Tasks to complete ->
(1) List every web address cited in the passage on cryopreservation.
(2) Transcribe the passage on cryopreservation from "If Larry King" up to and including "per individual considerably.".

Source passage ->
········
This would have a higher expected return as a thriving market in organ-transplant surgery and immunosuppressant’s is much more likely than developing a thriving market in whole body cryopreservation. There are already more people added to the national waiting list for organ donations each month (about 4,100) , four times that of Alcor's membership over four decades (ref: http://www.alcor.org/AboutAlcor/membershipstats.html).

And while the money of those buying cryopreservation may be going into a trust fund, the money will only be useful for regenerative research in the long term. Meanwhile the average cost of immunosuppressant’s is about $1000 per month (ref: http://www.ncbi.nlm.nih.gov/pmc/articles/PMC2592494/) for the lifetime of the patient, that along with the larger market results in a far greater spending power for research.

If Larry King were to pay for the freezing of millions of low-income individuals in high population countries I'm not sure it could be considered a philanthropic act. Cryonic preservation is for all intents and purposes still experimental, in many ways equivalent to a drug trial and as such should be governed by the same guidelines. Namely the Nuremberg code (http://ohsr.od.nih.gov/guidelines/nuremberg.html), and the freezing of low-income individuals is highly likely to violate the first clause of that code. As such individuals are highly likely to have little or no education and as a result won't have enough information/training to make an informed decision, and the amount of education required would bump up the cost per individual considerably.
········
Records taken from a dataset:
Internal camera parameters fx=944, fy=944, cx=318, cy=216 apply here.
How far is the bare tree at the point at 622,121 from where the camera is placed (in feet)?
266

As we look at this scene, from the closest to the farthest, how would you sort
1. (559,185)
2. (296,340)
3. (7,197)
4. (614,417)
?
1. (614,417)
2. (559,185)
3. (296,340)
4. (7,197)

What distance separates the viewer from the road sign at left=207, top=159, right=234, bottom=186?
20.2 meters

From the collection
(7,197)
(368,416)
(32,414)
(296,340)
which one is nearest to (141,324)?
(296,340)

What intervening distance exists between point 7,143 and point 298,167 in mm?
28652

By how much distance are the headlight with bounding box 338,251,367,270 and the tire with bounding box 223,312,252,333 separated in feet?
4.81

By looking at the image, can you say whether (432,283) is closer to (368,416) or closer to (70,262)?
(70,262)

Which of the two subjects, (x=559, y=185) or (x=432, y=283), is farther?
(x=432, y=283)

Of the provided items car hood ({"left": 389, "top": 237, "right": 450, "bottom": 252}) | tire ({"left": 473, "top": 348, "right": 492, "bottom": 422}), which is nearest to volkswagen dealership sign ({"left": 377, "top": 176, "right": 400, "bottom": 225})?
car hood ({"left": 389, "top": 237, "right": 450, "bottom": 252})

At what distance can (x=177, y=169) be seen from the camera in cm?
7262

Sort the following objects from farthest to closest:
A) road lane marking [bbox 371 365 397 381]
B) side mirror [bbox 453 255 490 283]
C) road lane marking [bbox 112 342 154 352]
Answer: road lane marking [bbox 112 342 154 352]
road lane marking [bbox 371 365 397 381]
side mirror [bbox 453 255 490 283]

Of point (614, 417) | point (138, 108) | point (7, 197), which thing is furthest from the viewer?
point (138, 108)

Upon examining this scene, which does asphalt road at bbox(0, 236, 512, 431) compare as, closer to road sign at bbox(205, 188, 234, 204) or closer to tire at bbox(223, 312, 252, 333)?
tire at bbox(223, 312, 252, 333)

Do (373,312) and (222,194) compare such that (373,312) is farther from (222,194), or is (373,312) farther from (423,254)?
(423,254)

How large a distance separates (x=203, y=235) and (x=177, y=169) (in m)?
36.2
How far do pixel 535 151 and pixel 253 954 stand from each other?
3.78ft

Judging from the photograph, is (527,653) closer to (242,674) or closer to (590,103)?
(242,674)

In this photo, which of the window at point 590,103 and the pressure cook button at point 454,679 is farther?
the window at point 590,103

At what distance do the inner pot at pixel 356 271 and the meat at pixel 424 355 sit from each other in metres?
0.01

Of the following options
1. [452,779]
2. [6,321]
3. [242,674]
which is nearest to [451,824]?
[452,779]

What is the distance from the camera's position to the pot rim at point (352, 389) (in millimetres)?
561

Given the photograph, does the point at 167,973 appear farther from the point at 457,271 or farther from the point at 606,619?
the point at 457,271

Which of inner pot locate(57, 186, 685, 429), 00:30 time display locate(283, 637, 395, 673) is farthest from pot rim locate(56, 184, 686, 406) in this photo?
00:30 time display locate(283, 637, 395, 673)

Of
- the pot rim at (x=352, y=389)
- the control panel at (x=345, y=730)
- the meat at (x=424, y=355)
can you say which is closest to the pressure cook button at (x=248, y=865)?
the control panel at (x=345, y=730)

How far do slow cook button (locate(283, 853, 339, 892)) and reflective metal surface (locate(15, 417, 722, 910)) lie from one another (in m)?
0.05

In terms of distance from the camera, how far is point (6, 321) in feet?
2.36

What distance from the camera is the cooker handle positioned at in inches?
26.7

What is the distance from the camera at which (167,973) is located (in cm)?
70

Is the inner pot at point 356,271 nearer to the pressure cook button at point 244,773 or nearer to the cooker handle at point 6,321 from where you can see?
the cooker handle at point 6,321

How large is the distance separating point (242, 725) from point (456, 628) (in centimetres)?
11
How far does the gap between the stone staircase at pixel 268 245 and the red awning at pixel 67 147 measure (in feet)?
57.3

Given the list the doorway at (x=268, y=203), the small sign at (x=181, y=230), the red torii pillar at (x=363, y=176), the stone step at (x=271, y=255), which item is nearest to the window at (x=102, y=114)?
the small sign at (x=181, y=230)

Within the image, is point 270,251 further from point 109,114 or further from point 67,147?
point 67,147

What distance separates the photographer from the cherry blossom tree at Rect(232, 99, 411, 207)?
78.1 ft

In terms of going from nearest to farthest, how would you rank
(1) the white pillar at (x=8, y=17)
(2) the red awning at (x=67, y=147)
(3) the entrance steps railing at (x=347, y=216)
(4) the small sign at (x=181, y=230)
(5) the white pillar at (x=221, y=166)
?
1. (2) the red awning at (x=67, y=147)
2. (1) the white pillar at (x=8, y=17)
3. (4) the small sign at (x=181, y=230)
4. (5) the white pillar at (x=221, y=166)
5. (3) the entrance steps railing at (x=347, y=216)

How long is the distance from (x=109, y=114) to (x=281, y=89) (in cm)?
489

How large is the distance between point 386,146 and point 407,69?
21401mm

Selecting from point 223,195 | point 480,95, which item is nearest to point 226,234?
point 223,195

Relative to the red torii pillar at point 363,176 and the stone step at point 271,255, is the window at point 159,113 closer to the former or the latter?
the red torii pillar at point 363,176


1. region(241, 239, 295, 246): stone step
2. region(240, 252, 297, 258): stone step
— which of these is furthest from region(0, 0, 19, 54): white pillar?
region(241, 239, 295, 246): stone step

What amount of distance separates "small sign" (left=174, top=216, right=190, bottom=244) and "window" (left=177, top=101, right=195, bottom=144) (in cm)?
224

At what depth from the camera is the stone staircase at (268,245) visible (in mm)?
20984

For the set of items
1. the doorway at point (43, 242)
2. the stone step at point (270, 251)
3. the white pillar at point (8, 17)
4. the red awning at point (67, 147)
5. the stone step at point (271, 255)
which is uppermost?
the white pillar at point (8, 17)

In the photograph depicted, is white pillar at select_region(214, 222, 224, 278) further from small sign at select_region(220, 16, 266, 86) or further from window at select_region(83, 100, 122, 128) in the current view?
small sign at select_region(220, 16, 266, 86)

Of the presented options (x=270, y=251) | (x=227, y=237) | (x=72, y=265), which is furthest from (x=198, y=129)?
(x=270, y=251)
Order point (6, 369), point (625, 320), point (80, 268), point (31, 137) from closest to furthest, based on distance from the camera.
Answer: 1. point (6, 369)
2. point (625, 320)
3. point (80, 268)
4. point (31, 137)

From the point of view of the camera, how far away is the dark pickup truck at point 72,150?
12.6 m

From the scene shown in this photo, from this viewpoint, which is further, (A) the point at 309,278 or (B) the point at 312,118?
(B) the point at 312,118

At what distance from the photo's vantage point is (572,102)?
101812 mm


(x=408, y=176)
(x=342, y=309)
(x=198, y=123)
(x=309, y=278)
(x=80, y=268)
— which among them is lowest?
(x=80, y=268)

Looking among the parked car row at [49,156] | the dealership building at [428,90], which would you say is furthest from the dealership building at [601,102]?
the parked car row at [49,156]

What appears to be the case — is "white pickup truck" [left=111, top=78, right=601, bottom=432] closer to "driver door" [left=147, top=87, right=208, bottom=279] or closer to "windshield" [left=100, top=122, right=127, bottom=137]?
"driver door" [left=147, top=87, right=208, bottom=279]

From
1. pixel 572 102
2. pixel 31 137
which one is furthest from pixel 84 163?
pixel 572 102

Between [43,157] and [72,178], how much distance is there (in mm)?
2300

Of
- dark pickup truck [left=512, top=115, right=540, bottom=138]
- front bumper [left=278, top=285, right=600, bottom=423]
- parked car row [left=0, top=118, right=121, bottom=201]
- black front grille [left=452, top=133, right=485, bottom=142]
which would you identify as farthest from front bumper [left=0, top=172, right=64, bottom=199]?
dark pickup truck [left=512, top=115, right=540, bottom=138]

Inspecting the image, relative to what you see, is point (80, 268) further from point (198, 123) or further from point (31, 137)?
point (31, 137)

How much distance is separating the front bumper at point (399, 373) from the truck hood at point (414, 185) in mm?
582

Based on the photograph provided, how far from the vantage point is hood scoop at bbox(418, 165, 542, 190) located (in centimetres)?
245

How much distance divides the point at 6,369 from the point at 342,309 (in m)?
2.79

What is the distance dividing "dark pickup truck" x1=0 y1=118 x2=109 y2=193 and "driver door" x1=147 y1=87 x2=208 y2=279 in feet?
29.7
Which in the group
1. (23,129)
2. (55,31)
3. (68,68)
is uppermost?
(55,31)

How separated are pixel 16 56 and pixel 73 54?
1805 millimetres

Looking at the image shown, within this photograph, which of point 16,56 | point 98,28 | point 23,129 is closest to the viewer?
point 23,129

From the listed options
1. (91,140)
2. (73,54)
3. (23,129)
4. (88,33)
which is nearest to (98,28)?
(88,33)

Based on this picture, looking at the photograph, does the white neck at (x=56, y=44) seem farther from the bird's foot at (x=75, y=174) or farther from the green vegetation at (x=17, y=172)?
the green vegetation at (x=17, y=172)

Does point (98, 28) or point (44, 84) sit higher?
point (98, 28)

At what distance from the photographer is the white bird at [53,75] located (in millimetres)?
········
Expected results ->
(1)
http://www.alcor.org/AboutAlcor/membershipstats.html
http://www.ncbi.nlm.nih.gov/pmc/articles/PMC2592494/
http://ohsr.od.nih.gov/guidelines/nuremberg.html

(2)
If Larry King were to pay for the freezing of millions of low-income individuals in high population countries I'm not sure it could be considered a philanthropic act. Cryonic preservation is for all intents and purposes still experimental, in many ways equivalent to a drug trial and as such should be governed by the same guidelines. Namely the Nuremberg code (http://ohsr.od.nih.gov/guidelines/nuremberg.html), and the freezing of low-income individuals is highly likely to violate the first clause of that code. As such individuals are highly likely to have little or no education and as a result won't have enough information/training to make an informed decision, and the amount of education required would bump up the cost per individual considerably.